ドアの向こうでズルリと床が擦れる音がした。

「気付かないフリをしたままだって構わないだろうに、どうしてそう向き合おうとするんだ」

「そんなのは僕の勝手だ」

「妙な子供だなあ。だけど本当のことを知ったらきっとガッカリするよ。だいたい他人の匂いがする奴なんてろくでもない奴ばっかりなんだ。真面目に向き合ったりしたら悲しいだけだ」

もっともなことを言われているような気がした。それが悔しくて、僕はほとんどムキになって言った。

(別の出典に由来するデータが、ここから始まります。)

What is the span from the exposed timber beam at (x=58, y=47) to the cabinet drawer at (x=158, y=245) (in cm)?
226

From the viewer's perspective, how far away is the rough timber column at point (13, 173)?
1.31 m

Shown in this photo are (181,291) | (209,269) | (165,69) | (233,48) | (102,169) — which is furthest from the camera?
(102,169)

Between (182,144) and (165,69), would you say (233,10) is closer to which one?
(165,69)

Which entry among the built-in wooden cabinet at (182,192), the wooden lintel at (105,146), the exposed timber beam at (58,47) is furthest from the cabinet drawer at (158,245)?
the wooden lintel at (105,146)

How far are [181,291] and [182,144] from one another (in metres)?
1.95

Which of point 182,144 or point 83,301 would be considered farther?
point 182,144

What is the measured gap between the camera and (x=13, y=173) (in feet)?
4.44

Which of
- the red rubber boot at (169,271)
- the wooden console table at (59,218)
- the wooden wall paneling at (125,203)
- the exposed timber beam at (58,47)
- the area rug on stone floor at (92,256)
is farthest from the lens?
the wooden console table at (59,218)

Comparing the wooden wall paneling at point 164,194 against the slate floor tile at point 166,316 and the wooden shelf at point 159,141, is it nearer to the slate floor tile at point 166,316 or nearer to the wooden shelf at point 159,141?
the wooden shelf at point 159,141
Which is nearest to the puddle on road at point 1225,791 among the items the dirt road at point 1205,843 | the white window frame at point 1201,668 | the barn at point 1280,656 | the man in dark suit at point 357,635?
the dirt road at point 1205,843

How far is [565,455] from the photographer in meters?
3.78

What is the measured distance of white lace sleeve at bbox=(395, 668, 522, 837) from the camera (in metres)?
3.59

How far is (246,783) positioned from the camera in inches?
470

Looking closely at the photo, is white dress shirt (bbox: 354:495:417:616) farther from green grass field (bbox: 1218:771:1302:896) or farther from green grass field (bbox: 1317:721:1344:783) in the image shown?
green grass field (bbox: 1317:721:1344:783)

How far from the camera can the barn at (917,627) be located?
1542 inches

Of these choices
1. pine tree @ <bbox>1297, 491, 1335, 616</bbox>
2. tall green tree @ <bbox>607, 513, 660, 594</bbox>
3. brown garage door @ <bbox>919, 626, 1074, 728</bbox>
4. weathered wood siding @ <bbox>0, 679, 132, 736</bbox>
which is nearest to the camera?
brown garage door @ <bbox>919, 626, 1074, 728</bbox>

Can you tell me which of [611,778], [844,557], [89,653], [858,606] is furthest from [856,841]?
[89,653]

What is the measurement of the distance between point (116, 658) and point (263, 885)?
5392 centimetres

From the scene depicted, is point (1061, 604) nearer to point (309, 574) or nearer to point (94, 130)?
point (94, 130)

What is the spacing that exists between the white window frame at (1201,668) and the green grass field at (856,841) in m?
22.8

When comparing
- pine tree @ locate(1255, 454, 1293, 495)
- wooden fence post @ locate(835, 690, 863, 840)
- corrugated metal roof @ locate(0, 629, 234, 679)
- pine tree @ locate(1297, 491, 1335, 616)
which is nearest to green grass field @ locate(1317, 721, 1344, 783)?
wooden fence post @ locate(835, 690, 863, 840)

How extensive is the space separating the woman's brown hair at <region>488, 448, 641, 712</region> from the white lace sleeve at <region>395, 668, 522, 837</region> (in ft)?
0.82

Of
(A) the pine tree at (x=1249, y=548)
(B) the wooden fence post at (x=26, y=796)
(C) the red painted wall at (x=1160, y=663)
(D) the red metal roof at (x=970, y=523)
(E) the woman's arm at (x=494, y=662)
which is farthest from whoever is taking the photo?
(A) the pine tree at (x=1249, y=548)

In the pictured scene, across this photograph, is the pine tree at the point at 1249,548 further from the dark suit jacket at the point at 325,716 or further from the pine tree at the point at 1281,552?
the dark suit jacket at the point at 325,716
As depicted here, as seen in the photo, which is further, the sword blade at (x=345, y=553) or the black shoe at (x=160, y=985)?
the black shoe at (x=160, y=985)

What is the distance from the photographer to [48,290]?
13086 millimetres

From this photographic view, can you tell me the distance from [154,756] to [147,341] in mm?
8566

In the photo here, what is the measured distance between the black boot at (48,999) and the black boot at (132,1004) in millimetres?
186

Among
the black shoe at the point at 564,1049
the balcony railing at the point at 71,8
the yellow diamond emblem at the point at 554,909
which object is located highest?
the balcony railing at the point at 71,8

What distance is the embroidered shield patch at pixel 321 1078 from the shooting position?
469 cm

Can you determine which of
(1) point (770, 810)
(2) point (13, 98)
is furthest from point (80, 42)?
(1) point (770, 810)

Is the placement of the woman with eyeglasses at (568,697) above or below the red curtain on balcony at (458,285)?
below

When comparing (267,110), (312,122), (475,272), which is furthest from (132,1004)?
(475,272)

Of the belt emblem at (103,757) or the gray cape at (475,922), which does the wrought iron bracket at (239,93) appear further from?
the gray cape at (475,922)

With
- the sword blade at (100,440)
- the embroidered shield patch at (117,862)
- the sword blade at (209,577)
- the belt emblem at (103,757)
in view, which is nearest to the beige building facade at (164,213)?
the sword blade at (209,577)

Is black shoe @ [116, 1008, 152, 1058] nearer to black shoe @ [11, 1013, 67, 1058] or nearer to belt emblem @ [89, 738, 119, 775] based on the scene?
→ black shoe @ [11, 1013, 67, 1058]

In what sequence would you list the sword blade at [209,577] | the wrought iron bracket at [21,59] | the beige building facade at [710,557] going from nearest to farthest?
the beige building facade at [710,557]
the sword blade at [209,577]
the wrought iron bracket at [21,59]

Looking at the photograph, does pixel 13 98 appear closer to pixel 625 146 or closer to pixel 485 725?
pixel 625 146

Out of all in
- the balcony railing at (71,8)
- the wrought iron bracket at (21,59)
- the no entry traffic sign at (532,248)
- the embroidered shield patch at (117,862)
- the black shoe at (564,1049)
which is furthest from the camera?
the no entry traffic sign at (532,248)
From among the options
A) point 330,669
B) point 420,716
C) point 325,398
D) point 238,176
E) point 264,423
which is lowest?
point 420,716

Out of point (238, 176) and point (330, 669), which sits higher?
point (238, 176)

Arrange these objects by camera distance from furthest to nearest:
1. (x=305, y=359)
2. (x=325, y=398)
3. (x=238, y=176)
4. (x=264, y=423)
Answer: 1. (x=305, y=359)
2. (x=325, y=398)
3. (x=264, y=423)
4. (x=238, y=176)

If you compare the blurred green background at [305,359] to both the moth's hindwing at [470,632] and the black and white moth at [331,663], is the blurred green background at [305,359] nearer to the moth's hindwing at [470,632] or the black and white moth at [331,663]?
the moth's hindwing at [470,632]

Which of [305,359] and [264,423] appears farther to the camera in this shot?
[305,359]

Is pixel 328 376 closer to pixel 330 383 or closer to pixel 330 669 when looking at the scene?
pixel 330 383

「父のことで今更ガッカリするものか。悲しんだりもしない。僕はただ父の存在に答えを出したいだけなんだ。そうじゃなきゃ僕はずっと消化不良のまま、父の存在を抱えていくことになる」

背中を向けた僕を追うように、父の部屋から声が聞こえた。

「可哀相だなあ。泣いてしまいそうだなあ。出ていった奴のことなんて放っておいたらいいんだ」

またズルズルと床が擦れる音がし始めた。

電車とバスを乗り継いで一時間半、数軒の民家と田んぼに囲まれた静かな場所に、父の職場はあった。僕は母の手元にあった書類から、この塗装店を見つけた。僕は今日、父のことに決着をつけるつもりで、ここへ来た。

作業現場にいる父が戻るまで、事務所で待たされることになった僕は、父に会ったら何を話そうか考えていた。父の存在に答えを出したら、今夜、父の部屋のドアを開けて妙な音の正体を確かめようと思った。そして泣くようなことは何もなかったと言ってやろうと思った。

壁にかかったホワイトボードをぼんやりと眺めていると、僕を入口で出迎えてくれた女の人がお茶を出してくれた。